3.2. Osteoporosis Knowledge, Preventive Behaviors, and Health Beliefs Differentiated by Gender

Osteoporosis knowledge, preventive behaviors, and health beliefs, differentiated by gender, are illustrated in Table 2. There were statistically significant differences between male and female participants’ osteoporosis-related knowledge, OPB, perceived susceptibility, severity, and exercise barriers (p ˂ 0.05). The male participants had a higher OPB of 26.70 ± 5.18 than females of 20.32 ± 5.19. However, females have a higher knowledge 10.71 ± 4.21, perceive themselves as more susceptible to osteoporosis (20.34 ± 5.39), and have higher exercise barriers (20.11 ± 6.18) compared to males 9.97 ± 3.5, 18.79 ± 5.59 and 19.20 ± 6.57, respectively. Both males and females perceived osteoporosis as severe and perceived the benefits of exercise and calcium intake and were motivated to practice healthy behaviors without significant differences between both groups (p ≥ 0.05) (Table 2).
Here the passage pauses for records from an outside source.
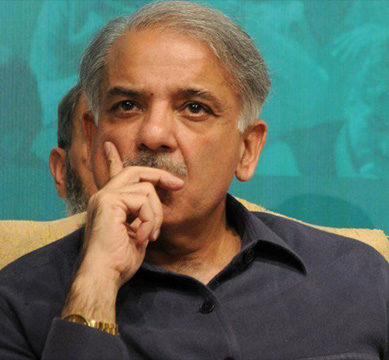 Heir to the throne: Shehbaz 'to be made acting president' of PML-N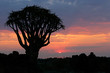 Desert sunset with a quiver tree, Namibia, southern Africa
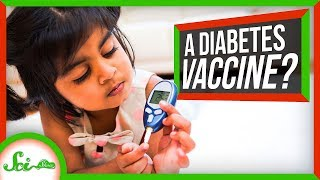 Could a Vaccine Prevent Type 1 Diabetes?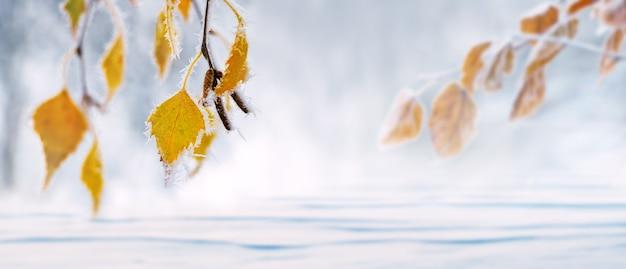 雪に覆われた平野を背景に、木に霜で覆われた黄色の白樺の葉。クリスマスと新年の背景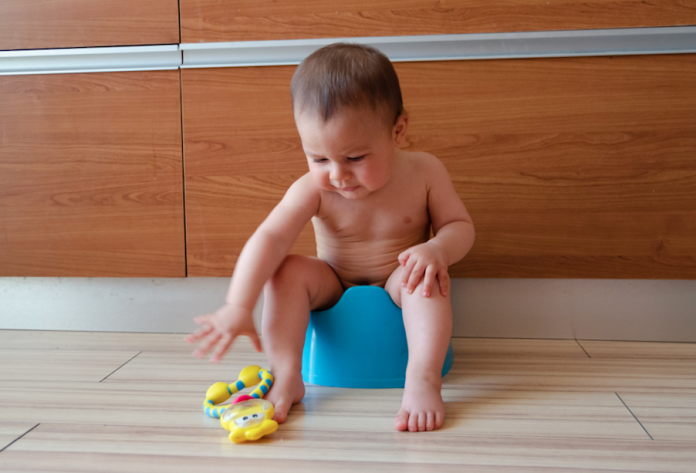 start potty training now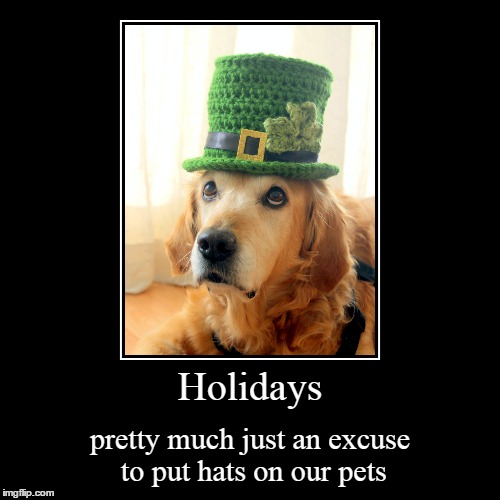Happy st. Patrick's day! | Holidays | pretty much just an excuse to put hats on our pets | image tagged in funny,demotivationals,memes,dog,st patricks day,hats | made w/ Imgflip demotivational maker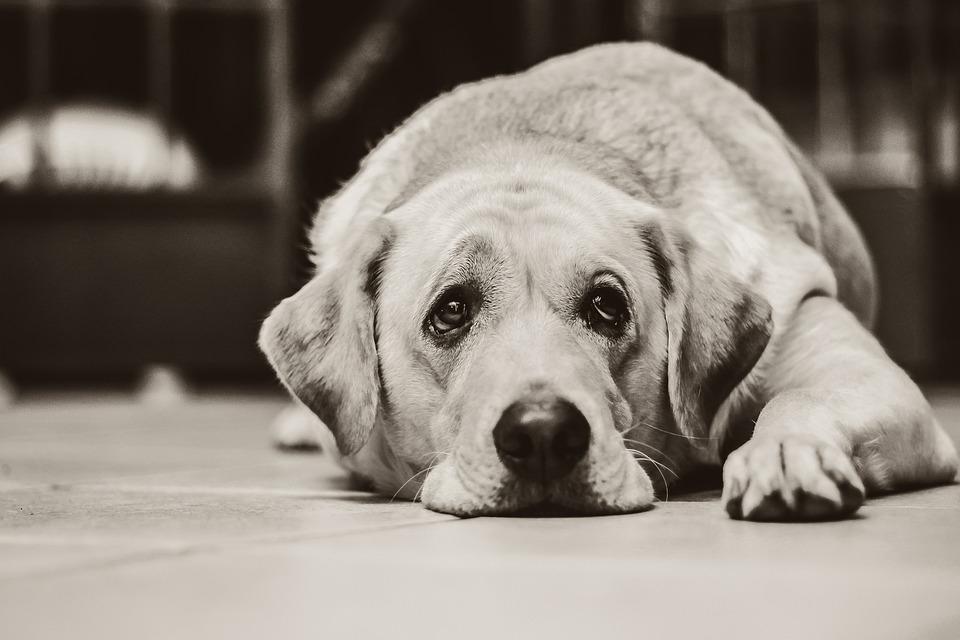 Dog Labrador Black And White · Free Photo On Pixabay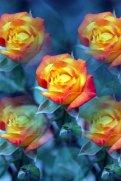 Moms Roses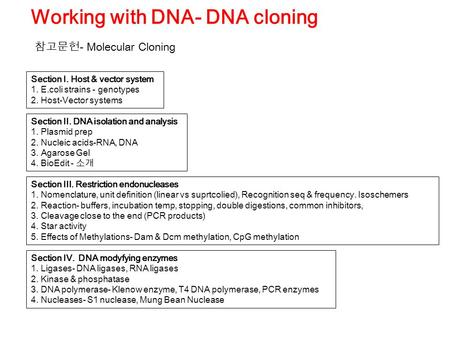 Section II. DNA isolation and analysis 1. Plasmid prep 2. Nucleic acids-RNA, DNA 3. Agarose Gel 4. BioEdit - 소개 Working with DNA- DNA cloning Section III.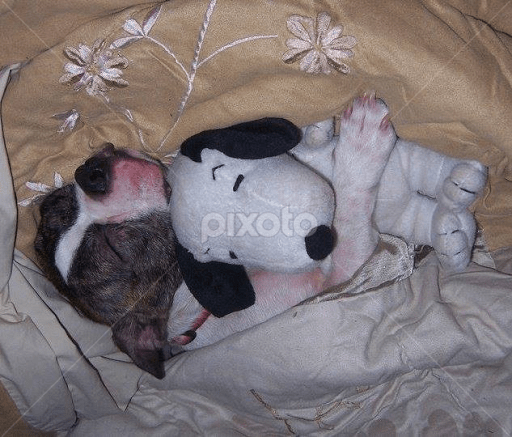 our narcoleptic boston terrier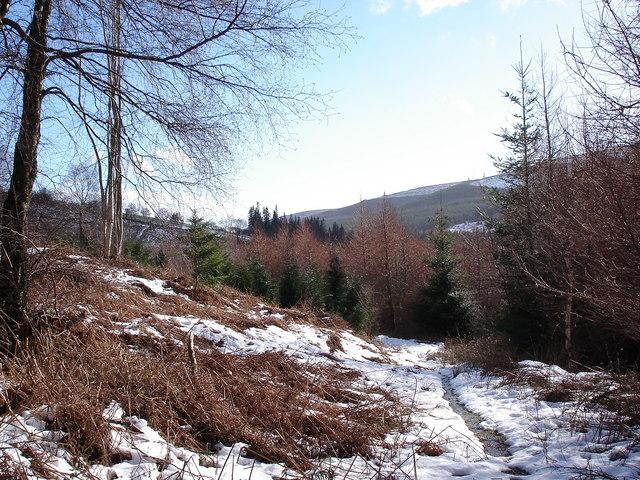 Black Mountains path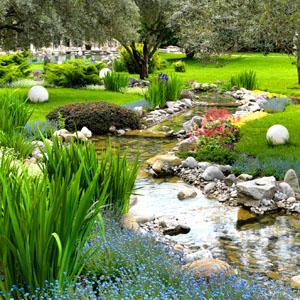 Naturnaher Feng Shui Garten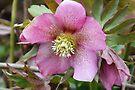 Lenten Rose - Helleborus Orientalis by Jo Nijenhuis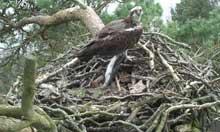 Osprey in Scotland
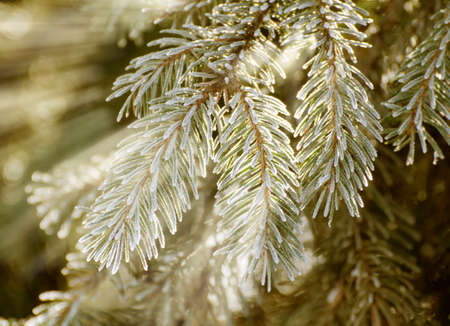 Christmas, winter background with frosty thuja tree. Macro shot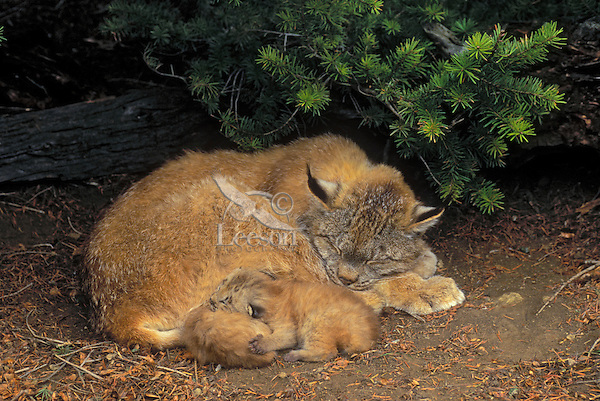LYNX mom with 2 week old kittens under shelter of fir tree. Spring. Rocky Mountains. North America. (Felis lynx canadensis).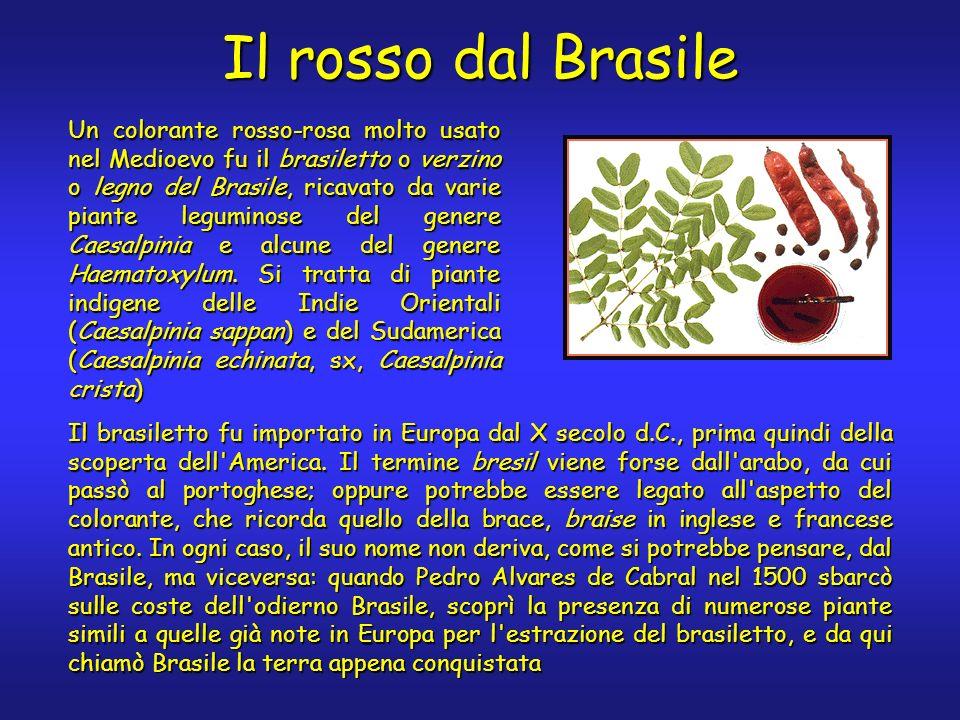 Il rosso dal Brasile Un colorante rosso-rosa molto usato nel Medioevo fu il brasiletto o verzino o legno del Brasile, ricavato da varie piante legumin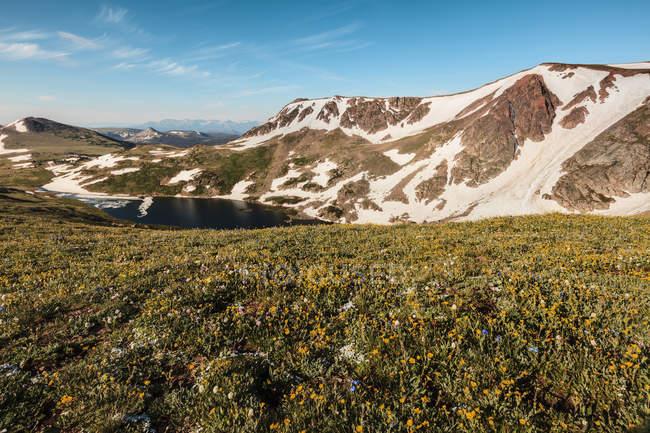 Vista da Beartooth Highway; Cody, Wyoming, Estados Unidos da América — Fotografia de Stock
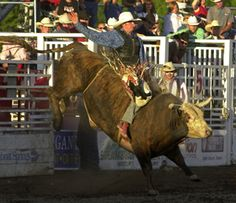 It's not summer in Steamboat without a pro rodeo!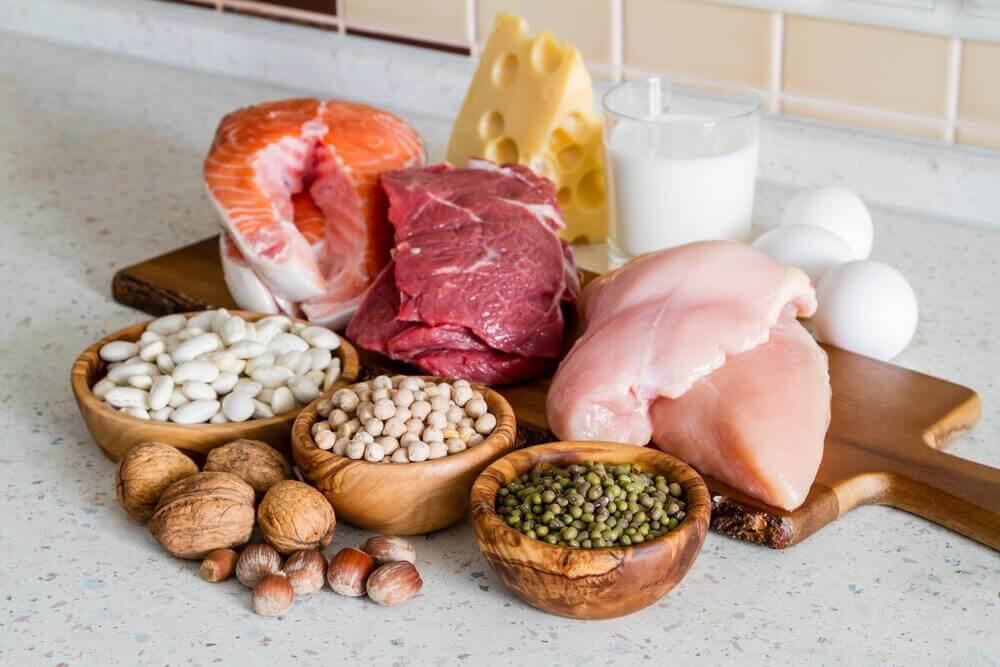 Verschillende soorten eiwitten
3.3. Osteoporosis Preventive Behaviors Items Distributed by Gender

The data illustrated statistically significant differences between male and female participants in all OPB items (p < 0.05). Sun exposure, consumption of food-containing calcium and Vitamin D, walking half an hour daily, practicing regular physical exercise, and having a regular health check-ups were more common among males (3.26, 3.77, 3.97, 3.46, and 4.13) compared to females (2.53, 2.9, 3.04, 2.77, and 3.01), respectively. On the other hand, females exhibit more readiness to take calcium and vitamin D supplement, no smoking, and caffeinated drinks (3.91, 4.17) compared to males (2.96, 3.07), respectively. Nevertheless, males generally had a higher OPB mean score (26.70) than females (20.32) (Table 3).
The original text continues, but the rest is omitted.